TarFileSingleDataset

class TarFileSingleDataset(url: str, relative_path: str | PurePosixPath, name: str | None = None, cache_root: str | None = None, eager: bool = False, create_inverse_triples: bool = False, delimiter: str | None = None, random_state: None | int | Generator = None, read_csv_kwargs: dict[str, Any] | None = None)[source]

Bases: CompressedSingleDataset

Loads a dataset that’s a single file inside a tar.gz archive.

Initialize dataset.

Parameters:
  • url (str) – The url where to download the dataset from

  • relative_path (str | pathlib.PurePosixPath) – The path inside the archive to the contained dataset.

  • name (str | None) – The name of the file.

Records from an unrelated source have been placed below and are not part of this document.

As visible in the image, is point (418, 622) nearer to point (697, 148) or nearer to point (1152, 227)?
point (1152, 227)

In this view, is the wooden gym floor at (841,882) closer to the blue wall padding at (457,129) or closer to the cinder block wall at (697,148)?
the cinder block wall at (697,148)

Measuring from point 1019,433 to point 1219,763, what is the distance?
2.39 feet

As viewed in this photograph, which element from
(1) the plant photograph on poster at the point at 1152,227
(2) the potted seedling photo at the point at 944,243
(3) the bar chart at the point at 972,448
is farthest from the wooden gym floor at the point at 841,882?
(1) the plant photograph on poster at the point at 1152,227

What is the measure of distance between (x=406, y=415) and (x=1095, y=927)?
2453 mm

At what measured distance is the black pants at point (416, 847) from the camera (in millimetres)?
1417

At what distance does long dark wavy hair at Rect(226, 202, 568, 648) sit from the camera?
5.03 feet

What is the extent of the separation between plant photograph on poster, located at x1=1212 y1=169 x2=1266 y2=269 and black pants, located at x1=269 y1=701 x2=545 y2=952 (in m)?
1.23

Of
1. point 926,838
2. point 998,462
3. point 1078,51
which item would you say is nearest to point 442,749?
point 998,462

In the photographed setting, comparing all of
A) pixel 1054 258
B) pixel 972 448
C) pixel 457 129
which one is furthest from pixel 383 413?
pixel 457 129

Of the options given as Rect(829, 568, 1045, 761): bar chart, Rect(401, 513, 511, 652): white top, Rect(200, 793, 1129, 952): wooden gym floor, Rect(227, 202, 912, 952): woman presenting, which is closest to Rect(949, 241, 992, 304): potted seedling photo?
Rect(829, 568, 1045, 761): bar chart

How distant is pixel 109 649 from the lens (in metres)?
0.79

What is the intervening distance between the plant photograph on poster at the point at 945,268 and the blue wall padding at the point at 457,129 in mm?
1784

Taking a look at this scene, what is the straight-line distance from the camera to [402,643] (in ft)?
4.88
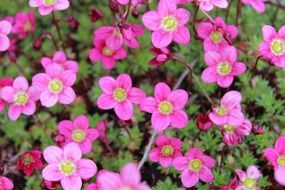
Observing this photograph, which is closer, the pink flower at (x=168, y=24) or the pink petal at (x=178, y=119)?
the pink petal at (x=178, y=119)

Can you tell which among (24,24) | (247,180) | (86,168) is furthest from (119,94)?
(24,24)

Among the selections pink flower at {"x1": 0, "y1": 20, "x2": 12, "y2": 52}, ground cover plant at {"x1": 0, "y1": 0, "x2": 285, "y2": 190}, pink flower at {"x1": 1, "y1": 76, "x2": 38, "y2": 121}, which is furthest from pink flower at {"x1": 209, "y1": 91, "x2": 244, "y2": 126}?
pink flower at {"x1": 0, "y1": 20, "x2": 12, "y2": 52}

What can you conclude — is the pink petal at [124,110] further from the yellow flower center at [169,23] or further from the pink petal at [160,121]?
the yellow flower center at [169,23]

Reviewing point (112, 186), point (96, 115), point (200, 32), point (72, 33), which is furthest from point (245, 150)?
point (72, 33)

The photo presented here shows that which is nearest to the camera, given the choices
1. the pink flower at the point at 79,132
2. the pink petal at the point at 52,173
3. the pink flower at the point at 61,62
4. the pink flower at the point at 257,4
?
the pink petal at the point at 52,173

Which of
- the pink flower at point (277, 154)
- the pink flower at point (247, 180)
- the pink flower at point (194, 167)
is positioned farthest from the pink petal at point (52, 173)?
the pink flower at point (277, 154)

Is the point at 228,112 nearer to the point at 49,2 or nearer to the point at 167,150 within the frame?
the point at 167,150

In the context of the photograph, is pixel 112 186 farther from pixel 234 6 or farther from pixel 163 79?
pixel 234 6
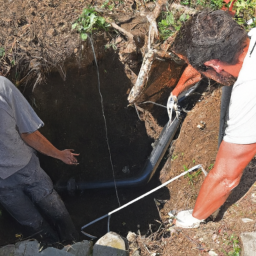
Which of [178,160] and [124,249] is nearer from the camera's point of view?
[124,249]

If not given, tries to get the name from the end of the URL

  • cache_root (Path) – An optional directory to store the extracted files. Is none is given, the default PyKEEN directory is used. This is defined either by the environment variable PYKEEN_HOME or defaults to ~/.pykeen.

  • create_inverse_triples (bool) – Should inverse triples be created? Defaults to false.

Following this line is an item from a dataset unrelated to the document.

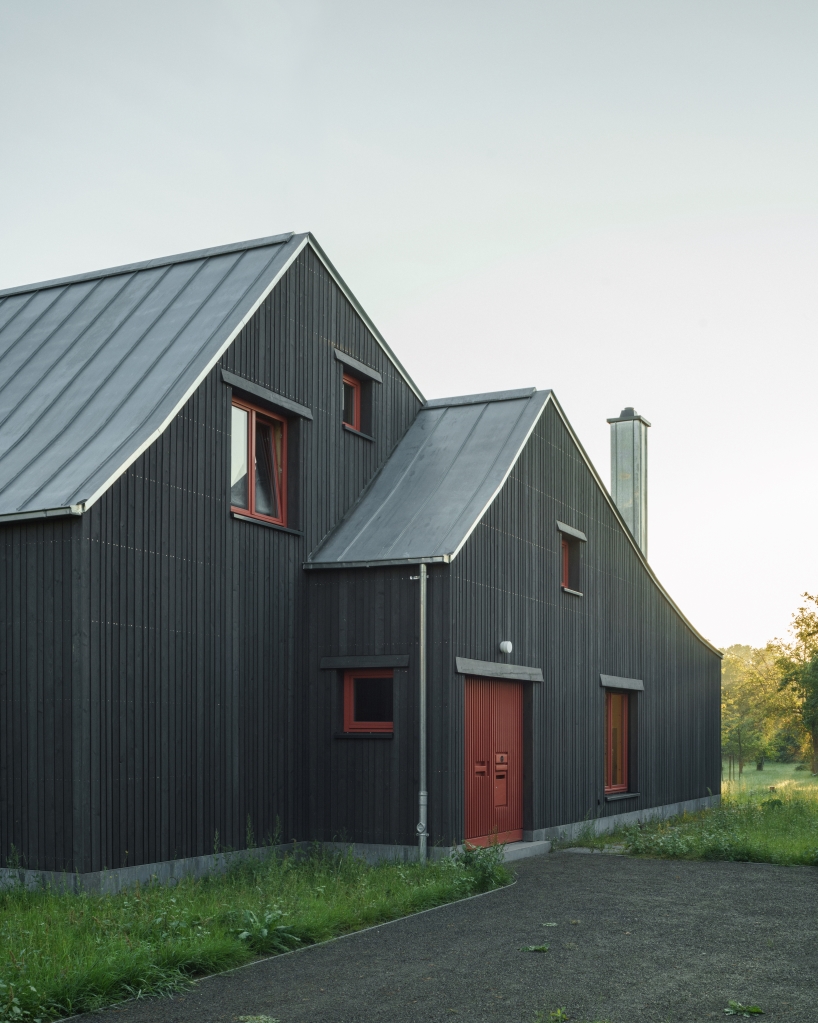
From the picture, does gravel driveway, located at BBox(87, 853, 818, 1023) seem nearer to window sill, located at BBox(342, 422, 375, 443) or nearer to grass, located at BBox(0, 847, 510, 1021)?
grass, located at BBox(0, 847, 510, 1021)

  • eager (bool) – Should the data be loaded eagerly? Defaults to false.

  • random_state (TorchRandomHint) – An optional random state to make the training/testing/validation split reproducible.

  • delimiter (str | None) – The delimiter for the contained dataset.

  • read_csv_kwargs (dict[str, Any] | None) – Keyword arguments to pass through to pandas.read_csv().